Raymond Gifford, a former chairman of the Colorado Public Utilities Commission (CPUC) involved in electricity deregulation efforts and the early stages of an energy transition to alternative generation in his state, sees a shakeup still to come in power generation and transmission in Wyoming’s energy landscape.
Eight years ago, Gifford became the legal architect behind helping the first electric distribution cooperative breakaway from Tri-State Generation and Transmission Association, a 44-member co-op in a four-state region, including parts of Wyoming.
“Wyoming’s co-ops need to be on guard for their own interests and where they might diverge from Tri-State’s interests,” said Gifford of the eight-co-ops in Wyoming that have held together as a group despite coal-fired power plants getting closed in Colorado and elsewhere due to cheaper power offered by natural-gas plants and wind and solar powered generation.

▶ _STORED ROWS_
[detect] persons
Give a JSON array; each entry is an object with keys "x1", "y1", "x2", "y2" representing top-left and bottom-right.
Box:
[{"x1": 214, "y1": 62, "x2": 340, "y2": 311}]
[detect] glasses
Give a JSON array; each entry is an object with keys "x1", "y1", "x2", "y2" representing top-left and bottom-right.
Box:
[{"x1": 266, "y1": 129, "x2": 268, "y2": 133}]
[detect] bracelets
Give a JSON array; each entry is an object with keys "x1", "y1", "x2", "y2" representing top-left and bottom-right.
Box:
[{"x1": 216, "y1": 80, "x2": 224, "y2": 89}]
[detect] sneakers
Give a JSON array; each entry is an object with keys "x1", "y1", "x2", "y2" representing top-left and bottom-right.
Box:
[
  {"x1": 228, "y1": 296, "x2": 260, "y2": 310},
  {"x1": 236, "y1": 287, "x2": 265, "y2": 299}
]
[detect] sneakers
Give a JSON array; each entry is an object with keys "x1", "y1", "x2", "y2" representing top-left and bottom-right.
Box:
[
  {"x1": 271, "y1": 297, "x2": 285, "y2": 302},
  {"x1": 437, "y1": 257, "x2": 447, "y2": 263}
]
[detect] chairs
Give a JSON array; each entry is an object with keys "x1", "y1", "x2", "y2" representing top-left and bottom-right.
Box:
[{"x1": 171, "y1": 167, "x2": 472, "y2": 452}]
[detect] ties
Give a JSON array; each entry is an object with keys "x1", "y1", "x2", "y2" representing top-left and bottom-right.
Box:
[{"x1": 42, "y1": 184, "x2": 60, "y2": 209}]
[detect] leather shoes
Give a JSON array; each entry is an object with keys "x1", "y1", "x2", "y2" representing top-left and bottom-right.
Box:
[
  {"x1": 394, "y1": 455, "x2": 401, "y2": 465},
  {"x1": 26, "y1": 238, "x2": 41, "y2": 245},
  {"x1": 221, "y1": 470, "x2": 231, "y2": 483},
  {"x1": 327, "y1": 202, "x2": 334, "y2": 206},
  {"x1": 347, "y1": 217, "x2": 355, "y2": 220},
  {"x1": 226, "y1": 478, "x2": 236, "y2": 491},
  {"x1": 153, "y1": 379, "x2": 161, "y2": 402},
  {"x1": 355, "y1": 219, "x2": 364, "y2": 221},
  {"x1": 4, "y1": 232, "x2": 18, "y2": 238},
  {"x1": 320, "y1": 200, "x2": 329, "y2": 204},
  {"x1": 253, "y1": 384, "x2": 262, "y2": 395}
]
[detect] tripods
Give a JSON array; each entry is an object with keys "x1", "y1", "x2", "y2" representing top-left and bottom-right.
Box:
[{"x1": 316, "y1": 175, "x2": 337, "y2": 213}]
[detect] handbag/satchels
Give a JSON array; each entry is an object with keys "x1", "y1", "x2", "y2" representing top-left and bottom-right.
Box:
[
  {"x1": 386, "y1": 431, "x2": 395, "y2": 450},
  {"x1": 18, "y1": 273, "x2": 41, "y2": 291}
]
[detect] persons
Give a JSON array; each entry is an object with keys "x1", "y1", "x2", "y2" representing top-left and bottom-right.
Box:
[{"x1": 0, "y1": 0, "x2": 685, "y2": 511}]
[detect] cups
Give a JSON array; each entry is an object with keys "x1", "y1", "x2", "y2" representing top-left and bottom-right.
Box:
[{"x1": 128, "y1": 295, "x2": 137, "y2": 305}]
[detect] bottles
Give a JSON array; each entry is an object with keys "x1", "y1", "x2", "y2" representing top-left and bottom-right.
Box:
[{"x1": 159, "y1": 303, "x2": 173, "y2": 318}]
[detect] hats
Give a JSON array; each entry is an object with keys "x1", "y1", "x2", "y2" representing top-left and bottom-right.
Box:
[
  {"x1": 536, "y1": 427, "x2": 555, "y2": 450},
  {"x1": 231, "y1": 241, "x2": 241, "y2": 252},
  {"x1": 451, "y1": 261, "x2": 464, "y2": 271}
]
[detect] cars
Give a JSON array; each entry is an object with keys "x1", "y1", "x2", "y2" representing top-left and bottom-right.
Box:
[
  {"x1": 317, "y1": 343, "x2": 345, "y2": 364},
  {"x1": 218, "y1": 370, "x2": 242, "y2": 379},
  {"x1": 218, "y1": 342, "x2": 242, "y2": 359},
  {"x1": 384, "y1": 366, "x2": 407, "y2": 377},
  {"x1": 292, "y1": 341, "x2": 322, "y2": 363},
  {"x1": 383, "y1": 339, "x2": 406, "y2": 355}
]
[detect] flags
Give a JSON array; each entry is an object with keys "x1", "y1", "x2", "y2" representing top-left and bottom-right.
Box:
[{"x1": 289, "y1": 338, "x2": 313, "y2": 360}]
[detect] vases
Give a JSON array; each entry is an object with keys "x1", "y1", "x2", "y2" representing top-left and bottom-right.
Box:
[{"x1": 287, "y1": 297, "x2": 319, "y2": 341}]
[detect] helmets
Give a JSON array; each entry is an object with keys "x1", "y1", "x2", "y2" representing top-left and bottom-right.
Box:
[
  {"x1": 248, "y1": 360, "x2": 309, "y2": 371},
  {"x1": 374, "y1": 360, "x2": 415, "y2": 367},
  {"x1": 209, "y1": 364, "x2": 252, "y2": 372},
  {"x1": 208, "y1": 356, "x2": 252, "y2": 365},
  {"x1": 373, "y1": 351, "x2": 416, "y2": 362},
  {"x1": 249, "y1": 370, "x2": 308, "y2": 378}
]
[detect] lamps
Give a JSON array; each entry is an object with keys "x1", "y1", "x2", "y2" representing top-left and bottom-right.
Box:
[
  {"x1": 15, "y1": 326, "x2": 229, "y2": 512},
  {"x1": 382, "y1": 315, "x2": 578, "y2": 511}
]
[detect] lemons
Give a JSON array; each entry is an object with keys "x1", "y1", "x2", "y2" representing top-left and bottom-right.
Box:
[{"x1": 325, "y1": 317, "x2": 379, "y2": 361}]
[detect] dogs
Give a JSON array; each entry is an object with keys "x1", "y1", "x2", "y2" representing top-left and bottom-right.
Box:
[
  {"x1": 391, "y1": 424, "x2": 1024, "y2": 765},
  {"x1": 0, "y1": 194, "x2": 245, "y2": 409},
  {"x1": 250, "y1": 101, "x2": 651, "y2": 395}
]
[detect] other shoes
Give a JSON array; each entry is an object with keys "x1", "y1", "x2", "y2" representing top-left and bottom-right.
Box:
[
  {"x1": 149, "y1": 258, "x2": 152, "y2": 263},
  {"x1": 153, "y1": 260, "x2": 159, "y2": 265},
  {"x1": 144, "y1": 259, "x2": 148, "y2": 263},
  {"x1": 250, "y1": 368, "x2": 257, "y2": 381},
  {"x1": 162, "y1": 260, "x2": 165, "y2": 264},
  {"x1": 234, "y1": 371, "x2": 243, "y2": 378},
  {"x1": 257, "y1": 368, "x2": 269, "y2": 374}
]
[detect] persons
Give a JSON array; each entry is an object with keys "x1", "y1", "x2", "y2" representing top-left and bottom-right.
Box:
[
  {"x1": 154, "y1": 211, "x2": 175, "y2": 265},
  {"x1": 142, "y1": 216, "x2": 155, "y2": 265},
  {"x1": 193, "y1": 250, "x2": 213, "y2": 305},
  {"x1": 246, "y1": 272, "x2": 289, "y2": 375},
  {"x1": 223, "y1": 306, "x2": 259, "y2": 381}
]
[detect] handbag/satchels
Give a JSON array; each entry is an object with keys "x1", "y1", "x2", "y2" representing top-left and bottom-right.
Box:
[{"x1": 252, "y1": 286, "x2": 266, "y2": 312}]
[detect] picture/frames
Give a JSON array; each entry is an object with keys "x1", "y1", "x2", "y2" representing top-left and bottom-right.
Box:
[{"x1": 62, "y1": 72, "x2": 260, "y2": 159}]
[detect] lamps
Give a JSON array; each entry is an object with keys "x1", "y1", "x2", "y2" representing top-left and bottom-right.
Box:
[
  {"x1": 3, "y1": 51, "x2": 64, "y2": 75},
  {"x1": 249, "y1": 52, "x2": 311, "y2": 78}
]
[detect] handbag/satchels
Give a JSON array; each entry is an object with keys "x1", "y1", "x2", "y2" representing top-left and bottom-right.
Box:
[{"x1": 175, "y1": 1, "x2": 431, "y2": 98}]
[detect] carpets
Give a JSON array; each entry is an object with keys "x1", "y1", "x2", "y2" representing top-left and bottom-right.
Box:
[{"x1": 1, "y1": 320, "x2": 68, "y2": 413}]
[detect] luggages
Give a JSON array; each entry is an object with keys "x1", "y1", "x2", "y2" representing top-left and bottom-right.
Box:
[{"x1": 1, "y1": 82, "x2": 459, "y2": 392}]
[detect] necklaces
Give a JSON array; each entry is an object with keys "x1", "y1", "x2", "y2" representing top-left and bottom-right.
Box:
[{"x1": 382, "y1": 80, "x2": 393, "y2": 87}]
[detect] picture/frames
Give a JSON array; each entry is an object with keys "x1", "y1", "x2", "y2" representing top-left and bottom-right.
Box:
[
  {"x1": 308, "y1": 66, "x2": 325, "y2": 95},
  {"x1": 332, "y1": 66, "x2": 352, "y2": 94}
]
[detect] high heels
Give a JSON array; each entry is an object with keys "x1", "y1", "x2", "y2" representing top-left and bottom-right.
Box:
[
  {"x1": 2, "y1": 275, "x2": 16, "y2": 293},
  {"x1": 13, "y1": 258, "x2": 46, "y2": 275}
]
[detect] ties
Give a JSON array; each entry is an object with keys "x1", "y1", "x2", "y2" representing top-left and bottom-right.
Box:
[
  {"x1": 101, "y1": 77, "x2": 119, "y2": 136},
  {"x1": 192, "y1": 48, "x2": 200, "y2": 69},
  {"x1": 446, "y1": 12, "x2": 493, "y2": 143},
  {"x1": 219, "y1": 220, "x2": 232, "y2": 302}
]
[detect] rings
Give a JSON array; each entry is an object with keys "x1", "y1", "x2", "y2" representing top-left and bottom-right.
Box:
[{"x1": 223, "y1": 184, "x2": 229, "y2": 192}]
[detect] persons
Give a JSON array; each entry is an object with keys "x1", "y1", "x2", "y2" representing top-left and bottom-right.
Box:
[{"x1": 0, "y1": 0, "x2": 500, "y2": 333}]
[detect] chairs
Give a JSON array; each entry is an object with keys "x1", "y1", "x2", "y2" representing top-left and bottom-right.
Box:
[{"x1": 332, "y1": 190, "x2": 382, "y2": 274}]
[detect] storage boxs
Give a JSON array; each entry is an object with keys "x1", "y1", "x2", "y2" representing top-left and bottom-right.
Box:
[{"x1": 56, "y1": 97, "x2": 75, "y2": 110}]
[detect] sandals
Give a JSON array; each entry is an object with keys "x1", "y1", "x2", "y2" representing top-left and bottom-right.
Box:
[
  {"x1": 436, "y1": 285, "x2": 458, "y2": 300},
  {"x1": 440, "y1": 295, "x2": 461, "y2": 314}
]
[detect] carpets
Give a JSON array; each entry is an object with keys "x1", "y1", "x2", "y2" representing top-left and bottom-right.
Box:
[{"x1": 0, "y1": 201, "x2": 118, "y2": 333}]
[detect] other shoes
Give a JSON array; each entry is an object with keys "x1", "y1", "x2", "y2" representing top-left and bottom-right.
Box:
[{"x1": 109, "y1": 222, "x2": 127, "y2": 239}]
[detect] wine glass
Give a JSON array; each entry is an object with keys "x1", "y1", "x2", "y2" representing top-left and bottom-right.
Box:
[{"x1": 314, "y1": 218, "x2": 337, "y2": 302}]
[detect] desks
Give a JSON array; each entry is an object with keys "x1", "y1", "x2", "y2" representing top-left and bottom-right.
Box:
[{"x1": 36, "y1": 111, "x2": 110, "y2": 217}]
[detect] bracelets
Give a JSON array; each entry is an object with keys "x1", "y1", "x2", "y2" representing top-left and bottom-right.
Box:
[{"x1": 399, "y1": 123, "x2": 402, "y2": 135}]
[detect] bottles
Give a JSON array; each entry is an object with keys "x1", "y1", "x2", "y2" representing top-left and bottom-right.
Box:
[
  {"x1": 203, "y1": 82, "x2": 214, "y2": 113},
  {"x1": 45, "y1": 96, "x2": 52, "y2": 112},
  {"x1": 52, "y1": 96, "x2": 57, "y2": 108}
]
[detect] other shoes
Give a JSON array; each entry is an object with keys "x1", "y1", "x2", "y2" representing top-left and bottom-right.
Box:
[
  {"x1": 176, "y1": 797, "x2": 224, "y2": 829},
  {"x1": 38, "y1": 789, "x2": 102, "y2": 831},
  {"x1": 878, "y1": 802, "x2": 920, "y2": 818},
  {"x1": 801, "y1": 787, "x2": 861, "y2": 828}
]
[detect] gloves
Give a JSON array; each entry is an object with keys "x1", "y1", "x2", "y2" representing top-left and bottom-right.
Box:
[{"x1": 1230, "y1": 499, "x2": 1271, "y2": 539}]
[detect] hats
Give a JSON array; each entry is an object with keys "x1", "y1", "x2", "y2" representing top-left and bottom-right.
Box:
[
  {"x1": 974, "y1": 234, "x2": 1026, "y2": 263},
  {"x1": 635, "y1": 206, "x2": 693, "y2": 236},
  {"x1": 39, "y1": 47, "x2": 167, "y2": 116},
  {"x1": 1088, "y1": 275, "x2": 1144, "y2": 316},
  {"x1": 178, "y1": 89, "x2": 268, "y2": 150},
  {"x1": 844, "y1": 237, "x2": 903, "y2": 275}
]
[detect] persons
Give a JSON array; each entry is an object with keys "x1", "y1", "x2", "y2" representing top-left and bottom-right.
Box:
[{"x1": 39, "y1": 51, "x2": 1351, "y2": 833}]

▶ _PROBLEM 1_
Using the Wyoming co-ops passage, rewrite the stretch between "Eight years ago, Gifford" and "solar powered generation.", inclusive, with "cheaper" swapped out for "less expensive".
▶ _PROBLEM 2_
In the Wyoming co-ops passage, how many members does Tri-State Generation and Transmission Association have?

▶ _FINISHED ANSWER 1_
Eight years ago, Gifford became the legal architect behind helping the first electric distribution cooperative breakaway from Tri-State Generation and Transmission Association, a 44-member co-op in a four-state region, including parts of Wyoming.
“Wyoming’s co-ops need to be on guard for their own interests and where they might diverge from Tri-State’s interests,” said Gifford of the eight-co-ops in Wyoming that have held together as a group despite coal-fired power plants getting closed in Colorado and elsewhere due to less expensive power offered by natural-gas plants and wind and solar powered generation.

▶ _FINISHED ANSWER 2_
44 members.